Politically Opportunistic Attempts to Gut U.S. Shipping Laws Jeopardize National Security and the Economy

Published December 14, 2017

Americans should be alarmed by recent calls for repeal of the Jones Act, a 1920 law requiring that merchant vessels navigating between U.S. ports must be manufactured and flagged in the U.S., owned and operated by American companies, and crewed by American citizens. Passed in the wake of World War I to ensure that the United States maintained a vital sea transport capacity in the event of future conflict, the law has been vital to U.S. national security and economic strength for almost 100 years.

Today, the Jones Act strengthens homeland security by reducing the risks of weapons of mass destruction infiltration, terrorism, crime, and illegal immigration associated with inadequately screened foreign crews operating on America’s 25,000 miles of inland waterways and 95,000 miles of shoreline.  On the economic front, the statute preserves a shipbuilding and ship repair industrial base that ensures the United States has adequate sealift capabilities under direct national control to support recovery efforts during national emergencies like Hurricane Maria, supports almost 500,000 jobs, and generates nearly $100 billion in output annually.
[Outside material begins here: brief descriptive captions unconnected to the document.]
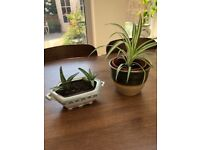 Plant Pot with two Aloe Plants and a Medium Pot with a Spider Plant. Collect from Fulham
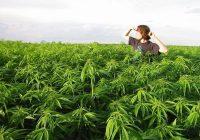 Marihuana de uso medicinal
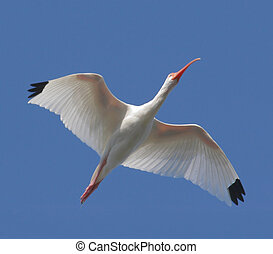 White Ibis Eudocimus albus flying over the Florida...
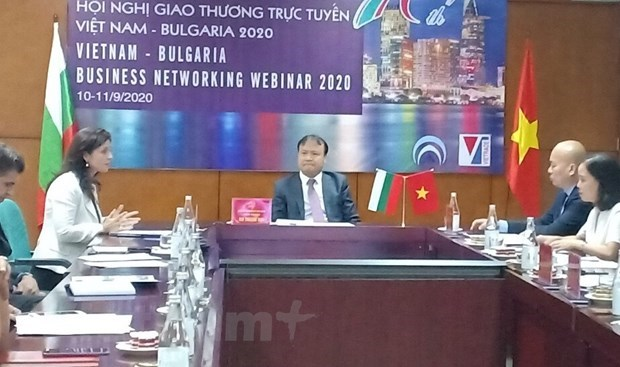 Vietnamese, Bulgarian enhance trade ties hinh anh 1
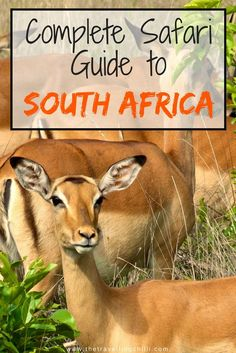 Complete Safari guide to South Africa - safari in South Africa Uganda, All About Africa, South Africa Safari, Africa Destinations, Travel Destinations, Foto Poster, Kruger National Park, Adventure Activities, Game Reserve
Critics calling for repeal of the Jones Act advance several unsound arguments that not only fail to acknowledge these substantial national security, disaster recovery, and economic benefits, but also expose the country to grave new threats.
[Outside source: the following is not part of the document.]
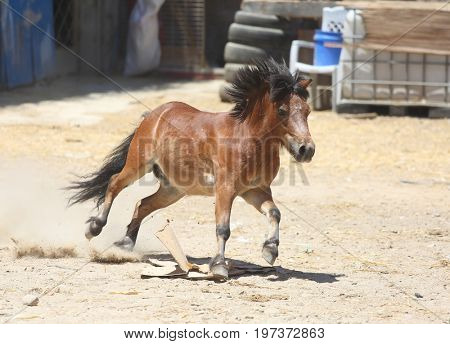A little pony runs in the yard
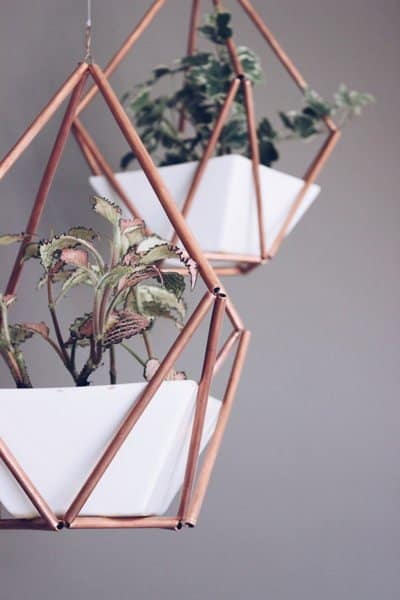 himmeli plantas de interior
The most potentially catastrophic danger is increasing the threat of attack from weaponized shipping containers.  U.S. policy has already recklessly endangered the nation in this regard by allowing Gulftainer, a UAE-based firm with ties to the Russian state-owned exporter of Moscow’s Club-K shipping container cruise missile system, to assume control of a 35-year lease to operate the strategic Port Canaveral, Florida marine terminal without appropriate security review.
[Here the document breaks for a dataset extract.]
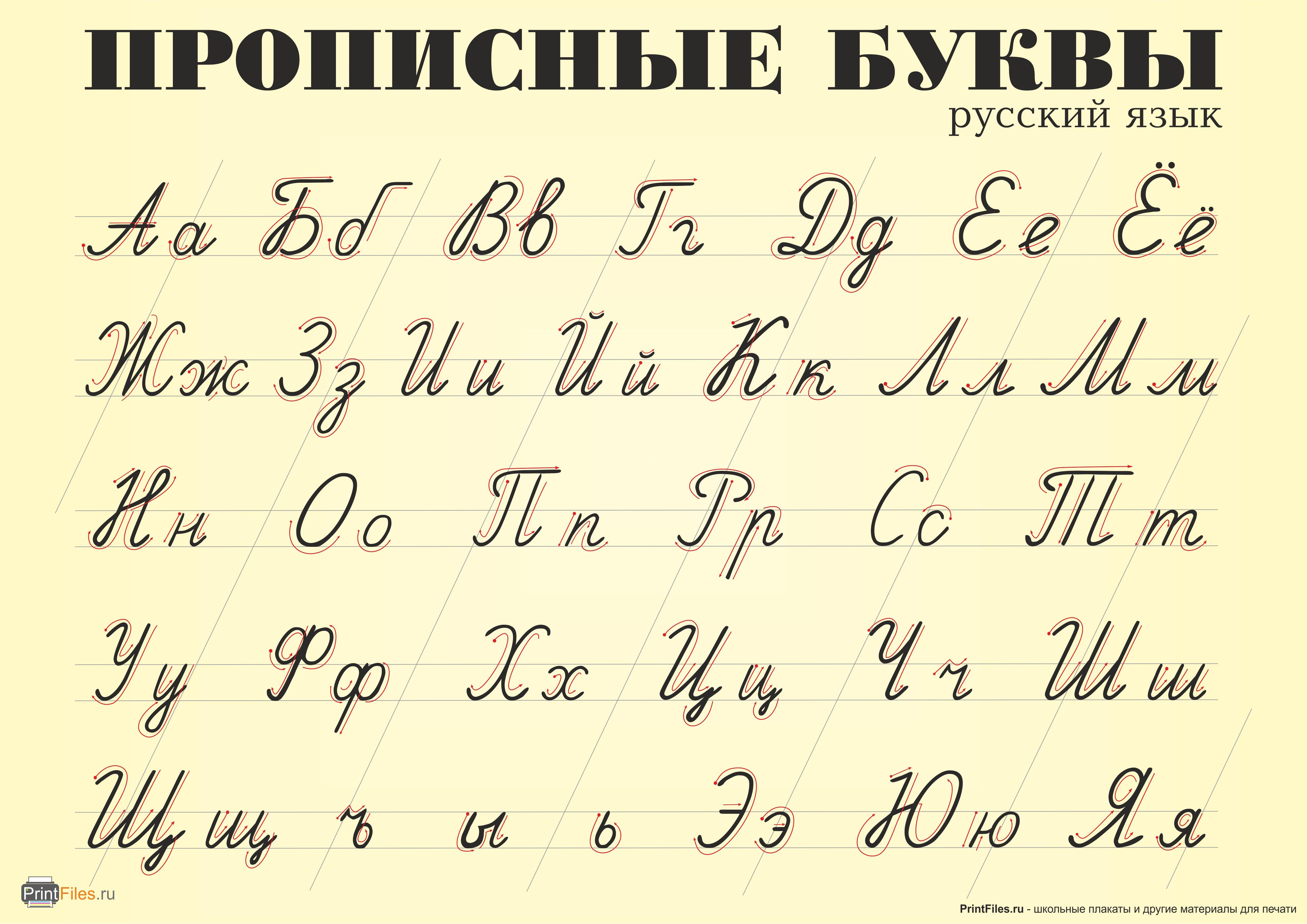 картинки алфавит прописной также занимается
Unbelievably, Gulftainer executive Dr. Jafar Dhia Jafar, brother of the firm’s co-owner, is Saddam Hussein’s former top nuclear weapons scientist and worked closely with the Russian government to design a miniature “beach ball” nuclear warhead for the Club-K system. Dr. Jafar has also collaborated with the governments of Iran, North Korea, Iraq, and Syria on weapons of mass destruction proliferation activities and was on the U.S. military’s high-value target list during the Iraq War

The U.S. cannot risk allowing foreign container traffic on its inland waterways after the Port Canaveral debacle, nonetheless at a time when the transportation industry is endeavoring to increase container trade on interior river networks.  Several federal agencies also have identified foreign crews as potential sources of terrorism, criminal, and illegal immigration risk.  Opening America’s vast riverine interior to foreign navigation would therefore create overwhelming monitoring and surveillance problems our homeland security and law enforcement agencies could not possibly manage effectively.

A flurry of ill-considered attacks on the Jones Act on disaster recovery and economic grounds have also come from critics of the post-Hurricane Maria relief effort in Puerto Rico who wrongly blame the Jones Act for the difficulties frustrating the island’s recovery.  They contend that the Jones Act has reduced the shipping tonnage available to resupply Puerto Rico, slowed delivery of supplies, and increased shipping costs by preventing foreign carriers from calling on Puerto Rican ports.  None of these assertions withstand scrutiny.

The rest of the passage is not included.